In order to determine if a sundowning patient was having an episode or not, the amount of motion in the house would also be monitored. A sharp increase in motion would indicate that the patient was having an episode.
IBM Watson was used to create a baseline of normality and identify whether the activity carried out by the patient was outside a normal range.
Lastly, automated SMS messaging software was used to send an alert to a registered healthcare professional when activity was outside the normal range, as this indicated that the automated light response had failed to prevent an episode.
Divya & Lana:
Social isolation is a key cause of mental health problems among the aged. We wanted to try to reduce their risk of becoming affected by social isolation, and to stimulate the positive flow-on effects this could have on patients’ overall wellbeing.
Using the hardware and software resources at hand, we devised a platform that would not only address the problem but also provide a benefit to health care providers’ resource planning.
Storybot is a voice-controlled home assistant designed for isolated seniors, powered by IoT architecture.
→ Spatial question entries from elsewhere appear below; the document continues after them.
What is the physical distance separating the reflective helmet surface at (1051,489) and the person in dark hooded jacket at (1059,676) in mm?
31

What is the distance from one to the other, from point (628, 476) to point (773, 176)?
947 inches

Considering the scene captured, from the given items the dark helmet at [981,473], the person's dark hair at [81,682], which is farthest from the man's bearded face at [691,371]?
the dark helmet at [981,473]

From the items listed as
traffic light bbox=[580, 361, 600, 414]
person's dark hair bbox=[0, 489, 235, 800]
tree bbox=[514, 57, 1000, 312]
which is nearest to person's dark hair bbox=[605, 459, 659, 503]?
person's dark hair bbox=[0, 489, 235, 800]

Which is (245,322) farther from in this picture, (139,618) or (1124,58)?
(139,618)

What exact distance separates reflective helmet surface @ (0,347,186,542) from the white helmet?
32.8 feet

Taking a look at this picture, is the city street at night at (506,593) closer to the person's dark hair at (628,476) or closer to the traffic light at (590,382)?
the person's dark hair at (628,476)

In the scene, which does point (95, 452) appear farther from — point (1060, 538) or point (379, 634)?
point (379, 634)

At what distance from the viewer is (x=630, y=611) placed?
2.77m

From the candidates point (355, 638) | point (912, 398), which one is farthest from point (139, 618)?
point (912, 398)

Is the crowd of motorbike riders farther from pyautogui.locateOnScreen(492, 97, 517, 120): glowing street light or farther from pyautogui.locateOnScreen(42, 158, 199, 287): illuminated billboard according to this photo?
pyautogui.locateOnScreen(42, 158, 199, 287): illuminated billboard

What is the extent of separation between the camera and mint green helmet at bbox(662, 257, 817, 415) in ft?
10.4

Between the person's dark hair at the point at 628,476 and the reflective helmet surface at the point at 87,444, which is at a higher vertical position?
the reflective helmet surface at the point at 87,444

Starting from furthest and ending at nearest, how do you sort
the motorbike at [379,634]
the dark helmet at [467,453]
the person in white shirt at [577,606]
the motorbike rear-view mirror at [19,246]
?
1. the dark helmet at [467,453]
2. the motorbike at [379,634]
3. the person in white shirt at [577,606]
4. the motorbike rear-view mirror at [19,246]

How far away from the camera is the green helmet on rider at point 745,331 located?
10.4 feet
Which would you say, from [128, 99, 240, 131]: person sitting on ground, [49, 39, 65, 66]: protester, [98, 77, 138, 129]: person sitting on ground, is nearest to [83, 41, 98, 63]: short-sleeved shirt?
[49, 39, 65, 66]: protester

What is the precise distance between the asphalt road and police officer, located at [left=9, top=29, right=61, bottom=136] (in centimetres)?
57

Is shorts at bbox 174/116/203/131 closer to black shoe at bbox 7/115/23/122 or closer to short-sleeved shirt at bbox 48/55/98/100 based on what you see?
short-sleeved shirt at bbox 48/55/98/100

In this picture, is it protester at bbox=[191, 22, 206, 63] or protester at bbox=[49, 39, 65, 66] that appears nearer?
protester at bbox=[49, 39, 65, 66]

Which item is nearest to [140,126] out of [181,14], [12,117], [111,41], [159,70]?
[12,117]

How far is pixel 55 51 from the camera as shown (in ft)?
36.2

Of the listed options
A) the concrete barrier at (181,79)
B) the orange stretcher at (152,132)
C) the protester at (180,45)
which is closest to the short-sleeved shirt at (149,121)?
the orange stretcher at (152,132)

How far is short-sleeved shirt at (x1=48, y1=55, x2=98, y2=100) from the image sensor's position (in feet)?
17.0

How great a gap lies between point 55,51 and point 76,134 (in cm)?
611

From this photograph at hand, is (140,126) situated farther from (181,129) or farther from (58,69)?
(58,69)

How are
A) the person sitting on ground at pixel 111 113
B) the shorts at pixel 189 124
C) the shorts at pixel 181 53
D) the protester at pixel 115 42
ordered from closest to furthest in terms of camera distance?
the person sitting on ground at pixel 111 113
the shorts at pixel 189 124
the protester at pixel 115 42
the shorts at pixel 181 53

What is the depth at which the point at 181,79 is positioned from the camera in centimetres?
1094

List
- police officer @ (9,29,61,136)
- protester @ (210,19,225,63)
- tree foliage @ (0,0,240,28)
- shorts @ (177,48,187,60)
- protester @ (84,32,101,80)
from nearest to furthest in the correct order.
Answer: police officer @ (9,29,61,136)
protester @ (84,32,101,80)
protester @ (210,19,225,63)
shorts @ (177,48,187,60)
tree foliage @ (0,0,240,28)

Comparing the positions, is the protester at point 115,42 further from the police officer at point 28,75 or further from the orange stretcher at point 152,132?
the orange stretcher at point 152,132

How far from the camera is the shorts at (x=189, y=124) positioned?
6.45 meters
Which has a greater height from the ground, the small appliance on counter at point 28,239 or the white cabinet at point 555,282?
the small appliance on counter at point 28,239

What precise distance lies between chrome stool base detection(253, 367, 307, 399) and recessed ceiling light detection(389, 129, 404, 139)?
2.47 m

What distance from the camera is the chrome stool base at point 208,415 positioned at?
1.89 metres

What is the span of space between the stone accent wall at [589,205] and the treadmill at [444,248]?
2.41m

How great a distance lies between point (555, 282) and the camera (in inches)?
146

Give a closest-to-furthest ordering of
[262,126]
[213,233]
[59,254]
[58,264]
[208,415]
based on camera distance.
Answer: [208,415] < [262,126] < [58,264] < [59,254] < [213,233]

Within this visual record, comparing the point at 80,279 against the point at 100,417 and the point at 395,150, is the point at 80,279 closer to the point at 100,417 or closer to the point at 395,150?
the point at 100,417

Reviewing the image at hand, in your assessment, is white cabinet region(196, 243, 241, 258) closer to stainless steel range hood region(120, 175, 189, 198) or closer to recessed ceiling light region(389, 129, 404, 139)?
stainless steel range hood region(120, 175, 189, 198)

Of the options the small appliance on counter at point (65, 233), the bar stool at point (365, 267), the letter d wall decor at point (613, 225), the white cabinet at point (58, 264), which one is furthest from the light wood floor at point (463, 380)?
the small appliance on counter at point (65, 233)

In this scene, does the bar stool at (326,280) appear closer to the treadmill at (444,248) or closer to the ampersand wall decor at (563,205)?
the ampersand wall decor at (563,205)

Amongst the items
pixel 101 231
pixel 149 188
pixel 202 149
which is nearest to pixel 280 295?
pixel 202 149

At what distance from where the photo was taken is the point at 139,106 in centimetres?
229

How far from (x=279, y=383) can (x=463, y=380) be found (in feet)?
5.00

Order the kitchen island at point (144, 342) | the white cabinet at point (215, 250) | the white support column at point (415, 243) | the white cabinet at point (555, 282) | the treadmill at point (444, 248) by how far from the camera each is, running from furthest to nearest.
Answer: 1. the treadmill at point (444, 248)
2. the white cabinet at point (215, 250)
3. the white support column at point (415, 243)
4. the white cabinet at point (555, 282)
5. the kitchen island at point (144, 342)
Storybot’s key feature is its ability to engage its owner in daily conversation via pre-programmed prompts.
The assistant would play the role of a daily companion and talk to the owner, allowing them to be mentally stimulated while being able to record their wealth of life experience into the device.
Voice samples from conversations would be analysed for overall emotion and wellbeing levels using IBM Watson’s sentiment analysis tool, allowing us to gauge their daily mood.
The information is then transmitted to (1) the family members for reassurance, and (2) their nurses to help them gauge the need for one-on-one time, and so they can plan for resources optimally.
3. What information did you use to support your ideas?
Given the large-scale issue with dementia and the incidence rate of Alzheimer’s disease (it’s the most common form of dementia), we were able to gather a lot of information from government sites that listed the cost to the nation.
It’s estimated that between now and 2025, dementia will have cost the economy $18.7 billion. Of this, 20% of dementia patients are expected to suffer from sundowning, which works out to $3.74 billion by 2025 for this specific aspect of the disease.
If we could reduce the cost by 5% as a result of our automation solution, we could potentially save the Australian taxpayer as much as $187 million per year.
Divya & Lana:
We made good use of Dentsu research partners, such as Roy Morgan, to help define our audience and size up the market.
Government resources have a wealth of information regarding healthcare costs and average spend breakdown for our target age group – this was helpful when we needed to calculate our savings and returns once the product hits the market.
The mentors on site were also great sounding boards when it came to challenging our ideas and ensuring that we did not have any loopholes.
4. What advice would you have for a first-time hackathoner?
Define your problem as narrowly as possible, keep in mind the core benefit of your product, and try to ignore everything else. Also, have fun bringing the idea to life.
Try to understand the problems as much as possible beforehand and explore multiple similar avenues before settling.
Timing is everything. Always have a backup to your backup plan, and keep an open mind!